What is asked:
Print exactly the lines from the one containing "In the photo we" through the last line of the listing, both included.

• • • • •

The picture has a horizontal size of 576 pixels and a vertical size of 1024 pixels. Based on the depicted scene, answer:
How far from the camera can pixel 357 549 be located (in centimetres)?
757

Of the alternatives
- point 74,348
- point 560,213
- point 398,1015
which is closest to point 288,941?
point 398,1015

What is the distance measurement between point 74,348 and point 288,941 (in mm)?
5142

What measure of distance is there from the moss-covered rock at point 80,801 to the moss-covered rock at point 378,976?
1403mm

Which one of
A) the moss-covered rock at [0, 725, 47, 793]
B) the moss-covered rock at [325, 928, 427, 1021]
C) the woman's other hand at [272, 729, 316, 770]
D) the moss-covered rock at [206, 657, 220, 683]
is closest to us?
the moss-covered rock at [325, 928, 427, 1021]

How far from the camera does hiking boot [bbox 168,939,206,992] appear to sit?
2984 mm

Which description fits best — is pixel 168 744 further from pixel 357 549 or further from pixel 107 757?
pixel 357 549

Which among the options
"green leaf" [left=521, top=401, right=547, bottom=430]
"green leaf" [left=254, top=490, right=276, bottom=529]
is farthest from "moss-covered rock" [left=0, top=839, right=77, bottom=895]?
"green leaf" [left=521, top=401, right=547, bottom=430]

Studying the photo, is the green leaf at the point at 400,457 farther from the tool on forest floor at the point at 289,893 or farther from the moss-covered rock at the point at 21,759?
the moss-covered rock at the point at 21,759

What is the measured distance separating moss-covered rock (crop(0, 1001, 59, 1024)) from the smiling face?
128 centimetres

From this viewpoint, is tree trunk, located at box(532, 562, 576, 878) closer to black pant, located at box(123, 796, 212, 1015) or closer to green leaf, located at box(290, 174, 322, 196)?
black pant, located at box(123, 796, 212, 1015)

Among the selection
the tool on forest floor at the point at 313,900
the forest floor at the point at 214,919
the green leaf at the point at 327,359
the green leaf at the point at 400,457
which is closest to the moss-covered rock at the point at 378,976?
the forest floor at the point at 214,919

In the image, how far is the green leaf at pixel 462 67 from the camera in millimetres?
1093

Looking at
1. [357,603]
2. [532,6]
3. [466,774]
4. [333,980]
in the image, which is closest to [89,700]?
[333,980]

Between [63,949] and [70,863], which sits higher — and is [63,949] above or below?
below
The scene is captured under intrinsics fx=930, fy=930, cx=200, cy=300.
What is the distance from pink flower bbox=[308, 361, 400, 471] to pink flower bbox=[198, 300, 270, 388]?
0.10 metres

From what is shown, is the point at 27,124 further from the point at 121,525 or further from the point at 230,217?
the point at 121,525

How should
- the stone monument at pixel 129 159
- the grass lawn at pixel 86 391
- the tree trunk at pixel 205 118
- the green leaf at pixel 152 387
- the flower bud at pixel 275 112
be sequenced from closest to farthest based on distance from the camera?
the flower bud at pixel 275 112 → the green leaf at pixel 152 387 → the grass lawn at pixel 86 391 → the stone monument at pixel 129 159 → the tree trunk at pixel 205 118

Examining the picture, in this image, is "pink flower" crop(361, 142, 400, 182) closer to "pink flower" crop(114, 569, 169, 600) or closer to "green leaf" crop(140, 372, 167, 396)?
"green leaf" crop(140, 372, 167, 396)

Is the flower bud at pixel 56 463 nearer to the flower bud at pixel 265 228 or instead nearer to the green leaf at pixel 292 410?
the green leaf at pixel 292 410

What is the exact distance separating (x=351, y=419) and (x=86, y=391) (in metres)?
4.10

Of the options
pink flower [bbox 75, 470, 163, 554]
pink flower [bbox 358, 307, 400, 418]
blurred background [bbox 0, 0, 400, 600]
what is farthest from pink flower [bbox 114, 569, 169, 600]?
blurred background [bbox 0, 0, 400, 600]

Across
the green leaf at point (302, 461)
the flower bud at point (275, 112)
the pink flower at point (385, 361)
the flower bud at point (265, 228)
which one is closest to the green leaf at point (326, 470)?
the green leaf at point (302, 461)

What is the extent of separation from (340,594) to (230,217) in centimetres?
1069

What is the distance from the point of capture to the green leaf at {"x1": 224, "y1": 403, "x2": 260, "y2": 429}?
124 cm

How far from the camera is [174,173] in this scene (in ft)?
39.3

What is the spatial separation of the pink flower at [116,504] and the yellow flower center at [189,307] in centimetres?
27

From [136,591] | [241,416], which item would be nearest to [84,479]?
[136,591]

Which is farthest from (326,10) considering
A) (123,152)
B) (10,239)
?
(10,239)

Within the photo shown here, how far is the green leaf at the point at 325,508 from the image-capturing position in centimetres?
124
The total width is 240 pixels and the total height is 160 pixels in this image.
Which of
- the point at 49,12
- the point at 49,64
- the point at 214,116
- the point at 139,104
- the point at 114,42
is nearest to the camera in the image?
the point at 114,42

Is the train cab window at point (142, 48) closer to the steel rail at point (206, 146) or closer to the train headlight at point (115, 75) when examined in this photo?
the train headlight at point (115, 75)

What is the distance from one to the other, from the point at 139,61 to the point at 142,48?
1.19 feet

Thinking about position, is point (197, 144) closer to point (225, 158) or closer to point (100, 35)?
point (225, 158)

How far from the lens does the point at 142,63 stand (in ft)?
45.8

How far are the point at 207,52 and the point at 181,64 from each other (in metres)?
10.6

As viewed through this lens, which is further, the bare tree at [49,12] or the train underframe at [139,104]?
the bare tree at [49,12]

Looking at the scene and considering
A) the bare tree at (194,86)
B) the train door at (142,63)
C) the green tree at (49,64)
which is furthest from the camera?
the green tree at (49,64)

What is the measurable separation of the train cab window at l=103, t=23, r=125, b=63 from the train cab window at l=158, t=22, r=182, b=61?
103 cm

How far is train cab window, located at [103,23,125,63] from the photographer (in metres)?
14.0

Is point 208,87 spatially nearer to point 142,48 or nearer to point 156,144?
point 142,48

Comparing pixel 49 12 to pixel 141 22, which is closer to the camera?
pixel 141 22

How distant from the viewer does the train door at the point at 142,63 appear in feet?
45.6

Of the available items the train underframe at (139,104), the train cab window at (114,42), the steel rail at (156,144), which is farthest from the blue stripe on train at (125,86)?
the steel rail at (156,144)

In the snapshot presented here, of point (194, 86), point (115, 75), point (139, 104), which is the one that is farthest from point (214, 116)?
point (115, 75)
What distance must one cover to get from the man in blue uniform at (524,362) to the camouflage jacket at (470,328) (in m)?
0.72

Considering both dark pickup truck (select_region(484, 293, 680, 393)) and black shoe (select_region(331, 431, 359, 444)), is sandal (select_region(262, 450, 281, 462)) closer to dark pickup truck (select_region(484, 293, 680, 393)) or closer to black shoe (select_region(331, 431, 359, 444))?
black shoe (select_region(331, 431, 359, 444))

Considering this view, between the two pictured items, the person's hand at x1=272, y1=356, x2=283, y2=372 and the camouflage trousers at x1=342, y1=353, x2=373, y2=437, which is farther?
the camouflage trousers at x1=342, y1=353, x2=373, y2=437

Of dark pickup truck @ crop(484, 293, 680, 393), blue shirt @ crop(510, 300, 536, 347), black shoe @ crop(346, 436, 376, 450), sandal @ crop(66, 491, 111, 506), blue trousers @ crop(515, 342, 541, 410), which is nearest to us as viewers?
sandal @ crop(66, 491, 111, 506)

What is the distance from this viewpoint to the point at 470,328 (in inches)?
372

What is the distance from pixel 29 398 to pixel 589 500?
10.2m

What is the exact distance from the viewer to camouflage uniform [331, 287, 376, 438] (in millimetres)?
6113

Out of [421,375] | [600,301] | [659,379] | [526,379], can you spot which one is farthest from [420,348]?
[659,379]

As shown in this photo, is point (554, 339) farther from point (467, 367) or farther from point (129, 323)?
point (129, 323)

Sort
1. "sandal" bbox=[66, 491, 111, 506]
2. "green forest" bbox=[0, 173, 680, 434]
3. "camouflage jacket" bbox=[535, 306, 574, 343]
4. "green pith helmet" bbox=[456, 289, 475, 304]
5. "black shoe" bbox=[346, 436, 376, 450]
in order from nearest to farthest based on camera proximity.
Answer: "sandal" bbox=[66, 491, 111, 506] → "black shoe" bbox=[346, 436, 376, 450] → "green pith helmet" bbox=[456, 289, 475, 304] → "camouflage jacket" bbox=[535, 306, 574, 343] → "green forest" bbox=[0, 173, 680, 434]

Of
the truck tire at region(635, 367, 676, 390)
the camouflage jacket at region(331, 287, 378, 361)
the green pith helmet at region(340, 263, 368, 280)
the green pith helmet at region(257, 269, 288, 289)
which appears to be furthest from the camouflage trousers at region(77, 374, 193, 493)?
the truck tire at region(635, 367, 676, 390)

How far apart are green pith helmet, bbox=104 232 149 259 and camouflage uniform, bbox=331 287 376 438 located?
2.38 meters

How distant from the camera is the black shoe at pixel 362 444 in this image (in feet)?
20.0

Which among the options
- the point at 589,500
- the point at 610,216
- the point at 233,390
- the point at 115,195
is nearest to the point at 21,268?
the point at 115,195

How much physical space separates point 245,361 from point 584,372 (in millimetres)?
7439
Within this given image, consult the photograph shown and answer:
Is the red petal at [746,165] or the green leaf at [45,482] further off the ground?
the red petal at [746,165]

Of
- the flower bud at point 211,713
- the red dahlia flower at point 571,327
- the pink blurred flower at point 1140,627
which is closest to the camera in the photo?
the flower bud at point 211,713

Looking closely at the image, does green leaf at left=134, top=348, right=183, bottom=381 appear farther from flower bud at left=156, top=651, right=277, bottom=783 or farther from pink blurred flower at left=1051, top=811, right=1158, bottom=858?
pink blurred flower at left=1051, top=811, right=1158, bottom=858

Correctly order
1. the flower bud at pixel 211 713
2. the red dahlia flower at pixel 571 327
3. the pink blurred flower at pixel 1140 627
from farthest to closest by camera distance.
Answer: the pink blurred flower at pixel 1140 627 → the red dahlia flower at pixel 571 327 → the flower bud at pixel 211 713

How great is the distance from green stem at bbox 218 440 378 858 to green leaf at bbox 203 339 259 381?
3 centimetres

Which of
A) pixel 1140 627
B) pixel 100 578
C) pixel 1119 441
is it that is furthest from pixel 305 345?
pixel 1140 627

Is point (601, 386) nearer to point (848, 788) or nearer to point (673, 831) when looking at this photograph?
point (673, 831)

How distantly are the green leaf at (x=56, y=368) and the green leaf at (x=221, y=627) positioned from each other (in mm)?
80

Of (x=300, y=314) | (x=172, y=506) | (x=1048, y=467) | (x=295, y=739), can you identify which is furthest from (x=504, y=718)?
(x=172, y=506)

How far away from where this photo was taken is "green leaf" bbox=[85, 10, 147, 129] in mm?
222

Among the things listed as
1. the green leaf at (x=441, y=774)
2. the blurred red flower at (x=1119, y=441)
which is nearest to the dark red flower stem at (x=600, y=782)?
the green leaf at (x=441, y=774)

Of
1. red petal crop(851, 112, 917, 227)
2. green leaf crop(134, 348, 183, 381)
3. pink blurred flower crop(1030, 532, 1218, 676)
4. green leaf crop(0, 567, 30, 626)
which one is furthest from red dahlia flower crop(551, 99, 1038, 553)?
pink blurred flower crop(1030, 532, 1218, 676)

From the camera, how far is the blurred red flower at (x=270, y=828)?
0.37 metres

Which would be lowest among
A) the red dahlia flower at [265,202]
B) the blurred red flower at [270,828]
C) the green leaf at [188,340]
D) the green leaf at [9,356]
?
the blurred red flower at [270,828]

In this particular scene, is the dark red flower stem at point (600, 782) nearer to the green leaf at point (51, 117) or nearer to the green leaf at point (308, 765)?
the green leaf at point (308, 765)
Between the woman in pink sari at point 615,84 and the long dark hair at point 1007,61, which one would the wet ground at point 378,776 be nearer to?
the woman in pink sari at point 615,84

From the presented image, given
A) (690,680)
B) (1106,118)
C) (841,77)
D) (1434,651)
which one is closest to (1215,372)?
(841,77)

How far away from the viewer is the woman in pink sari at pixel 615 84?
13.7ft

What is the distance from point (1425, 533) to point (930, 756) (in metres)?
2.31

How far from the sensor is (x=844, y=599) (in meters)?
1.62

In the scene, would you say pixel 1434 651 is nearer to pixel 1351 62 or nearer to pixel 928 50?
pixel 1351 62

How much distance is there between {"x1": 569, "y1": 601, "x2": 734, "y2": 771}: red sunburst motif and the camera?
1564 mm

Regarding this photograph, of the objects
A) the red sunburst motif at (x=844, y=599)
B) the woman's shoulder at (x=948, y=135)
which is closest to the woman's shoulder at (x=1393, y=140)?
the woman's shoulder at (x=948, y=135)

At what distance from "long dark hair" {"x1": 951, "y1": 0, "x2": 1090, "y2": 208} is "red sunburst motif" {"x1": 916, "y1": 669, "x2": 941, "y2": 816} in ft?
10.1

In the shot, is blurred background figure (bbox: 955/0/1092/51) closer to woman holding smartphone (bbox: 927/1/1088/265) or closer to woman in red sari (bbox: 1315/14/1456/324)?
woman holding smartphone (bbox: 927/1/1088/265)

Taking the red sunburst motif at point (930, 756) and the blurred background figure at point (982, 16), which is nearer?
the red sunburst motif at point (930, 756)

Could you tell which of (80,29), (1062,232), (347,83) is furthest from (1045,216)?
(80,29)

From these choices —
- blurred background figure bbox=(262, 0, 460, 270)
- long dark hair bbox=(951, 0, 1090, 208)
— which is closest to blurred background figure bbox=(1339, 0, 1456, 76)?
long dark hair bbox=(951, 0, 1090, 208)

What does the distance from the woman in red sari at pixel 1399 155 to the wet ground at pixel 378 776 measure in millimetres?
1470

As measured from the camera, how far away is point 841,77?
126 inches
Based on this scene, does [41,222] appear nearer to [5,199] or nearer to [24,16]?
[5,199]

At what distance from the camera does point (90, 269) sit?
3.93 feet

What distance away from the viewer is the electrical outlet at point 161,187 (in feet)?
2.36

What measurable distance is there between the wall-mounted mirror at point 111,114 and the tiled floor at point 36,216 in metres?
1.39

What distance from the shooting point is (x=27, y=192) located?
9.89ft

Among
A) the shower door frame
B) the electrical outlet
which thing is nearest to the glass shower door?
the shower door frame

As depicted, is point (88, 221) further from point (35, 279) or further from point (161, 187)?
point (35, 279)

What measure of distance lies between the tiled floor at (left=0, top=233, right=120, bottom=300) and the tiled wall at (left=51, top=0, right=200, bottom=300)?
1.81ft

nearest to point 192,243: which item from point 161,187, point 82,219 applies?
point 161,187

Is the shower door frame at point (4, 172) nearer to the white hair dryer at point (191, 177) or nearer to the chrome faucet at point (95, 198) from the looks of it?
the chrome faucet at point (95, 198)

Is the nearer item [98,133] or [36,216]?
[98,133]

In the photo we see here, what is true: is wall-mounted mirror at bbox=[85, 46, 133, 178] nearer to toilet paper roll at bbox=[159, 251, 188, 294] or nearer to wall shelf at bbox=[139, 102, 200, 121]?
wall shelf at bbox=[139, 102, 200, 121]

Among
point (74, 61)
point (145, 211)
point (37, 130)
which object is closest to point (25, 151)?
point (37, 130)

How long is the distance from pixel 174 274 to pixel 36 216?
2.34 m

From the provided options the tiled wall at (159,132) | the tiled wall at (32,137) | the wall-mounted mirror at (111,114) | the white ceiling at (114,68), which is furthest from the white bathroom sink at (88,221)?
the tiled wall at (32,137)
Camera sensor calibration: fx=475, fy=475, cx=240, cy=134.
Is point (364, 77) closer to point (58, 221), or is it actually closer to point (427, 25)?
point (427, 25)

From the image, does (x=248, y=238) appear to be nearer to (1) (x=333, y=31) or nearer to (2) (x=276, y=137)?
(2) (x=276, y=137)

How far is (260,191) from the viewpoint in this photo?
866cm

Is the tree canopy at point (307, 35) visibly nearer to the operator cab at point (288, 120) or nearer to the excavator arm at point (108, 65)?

• • • • •

Result of the task:
In the photo we see here, what is true: is wall-mounted mirror at bbox=[85, 46, 133, 178] nearer to toilet paper roll at bbox=[159, 251, 188, 294] or nearer to wall shelf at bbox=[139, 102, 200, 121]?
wall shelf at bbox=[139, 102, 200, 121]

Among
point (74, 61)
point (145, 211)
point (37, 130)
which object is closest to point (25, 151)?
point (37, 130)

How long is the distance from pixel 174 274 to pixel 36 216?
2.34 m

From the provided options the tiled wall at (159,132) | the tiled wall at (32,137) | the wall-mounted mirror at (111,114) | the white ceiling at (114,68), which is furthest from the white bathroom sink at (88,221)?
the tiled wall at (32,137)
Camera sensor calibration: fx=475, fy=475, cx=240, cy=134.
Is point (364, 77) closer to point (58, 221), or is it actually closer to point (427, 25)?
point (427, 25)

From the image, does (x=248, y=238) appear to be nearer to (1) (x=333, y=31) or nearer to (2) (x=276, y=137)?
(2) (x=276, y=137)

How far is (260,191) from the viewpoint in this photo?
866cm

Is the tree canopy at point (307, 35) visibly nearer to the operator cab at point (288, 120) or nearer to the excavator arm at point (108, 65)?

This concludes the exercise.